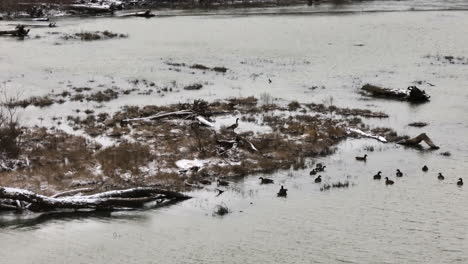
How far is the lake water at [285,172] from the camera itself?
54.6 ft

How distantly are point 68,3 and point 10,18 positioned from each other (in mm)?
20236

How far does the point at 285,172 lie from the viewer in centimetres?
2366

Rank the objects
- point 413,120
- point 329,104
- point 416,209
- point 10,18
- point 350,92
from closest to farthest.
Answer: point 416,209, point 413,120, point 329,104, point 350,92, point 10,18

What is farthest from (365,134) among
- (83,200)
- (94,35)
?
(94,35)

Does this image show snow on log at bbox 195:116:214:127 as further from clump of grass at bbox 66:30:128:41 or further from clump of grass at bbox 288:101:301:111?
clump of grass at bbox 66:30:128:41

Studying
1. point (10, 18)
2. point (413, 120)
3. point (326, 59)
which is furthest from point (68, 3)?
point (413, 120)

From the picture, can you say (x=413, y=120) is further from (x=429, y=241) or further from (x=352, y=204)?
(x=429, y=241)

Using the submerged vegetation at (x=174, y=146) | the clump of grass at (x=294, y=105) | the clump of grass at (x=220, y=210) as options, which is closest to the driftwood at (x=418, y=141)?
the submerged vegetation at (x=174, y=146)

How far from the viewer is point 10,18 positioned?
85.1 m

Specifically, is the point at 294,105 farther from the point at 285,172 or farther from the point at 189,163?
the point at 189,163

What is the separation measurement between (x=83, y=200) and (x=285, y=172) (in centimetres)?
885

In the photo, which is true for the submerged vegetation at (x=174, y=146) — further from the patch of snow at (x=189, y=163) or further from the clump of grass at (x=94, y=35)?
the clump of grass at (x=94, y=35)

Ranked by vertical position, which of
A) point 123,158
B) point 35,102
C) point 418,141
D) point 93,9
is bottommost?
point 418,141

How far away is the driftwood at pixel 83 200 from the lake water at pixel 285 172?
492 millimetres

#### Work to do:
Reproduce every entry above with each "driftwood" swapped for "fallen branch" and nothing else altered. Leave out the pictures.

#### Response to the exercise:
How far is the lake water at [285,172] from the camera itself?
54.6 ft

How distantly are point 68,3 and point 10,18 positioned from each other (in mm)?
20236

How far does the point at 285,172 lie from the viewer in centimetres?
2366

Rank the objects
- point 413,120
- point 329,104
- point 416,209
- point 10,18
- point 350,92
from closest to farthest.
Answer: point 416,209, point 413,120, point 329,104, point 350,92, point 10,18

What is farthest from (365,134) among
- (83,200)
- (94,35)
?
(94,35)

Does this image show snow on log at bbox 195:116:214:127 as further from clump of grass at bbox 66:30:128:41 or further from clump of grass at bbox 288:101:301:111?
clump of grass at bbox 66:30:128:41

Studying
1. point (10, 18)
2. point (413, 120)
3. point (326, 59)
which is furthest from point (68, 3)?
point (413, 120)

From the picture, can you say (x=413, y=120) is further from (x=429, y=241) or further from (x=352, y=204)?
(x=429, y=241)

Using the submerged vegetation at (x=174, y=146) | the clump of grass at (x=294, y=105) | the clump of grass at (x=220, y=210) as options, which is closest to the fallen branch at (x=418, y=141)?
the submerged vegetation at (x=174, y=146)

How far from the viewer is point 10,18 positioned?
85.1 m

Specifically, is the point at 294,105 farther from the point at 285,172 or farther from the point at 189,163?
the point at 189,163

What is the separation measurement between (x=83, y=200) and (x=285, y=172) (in centimetres)?
885

In the photo, which is true for the submerged vegetation at (x=174, y=146) — further from the patch of snow at (x=189, y=163) or further from the clump of grass at (x=94, y=35)?
the clump of grass at (x=94, y=35)

Ranked by vertical position, which of
A) point 123,158
B) point 35,102
C) point 418,141
D) point 93,9
is bottommost?
point 418,141

How far away is the fallen branch at pixel 83 200 from the lake water at pixel 285 172?
492 millimetres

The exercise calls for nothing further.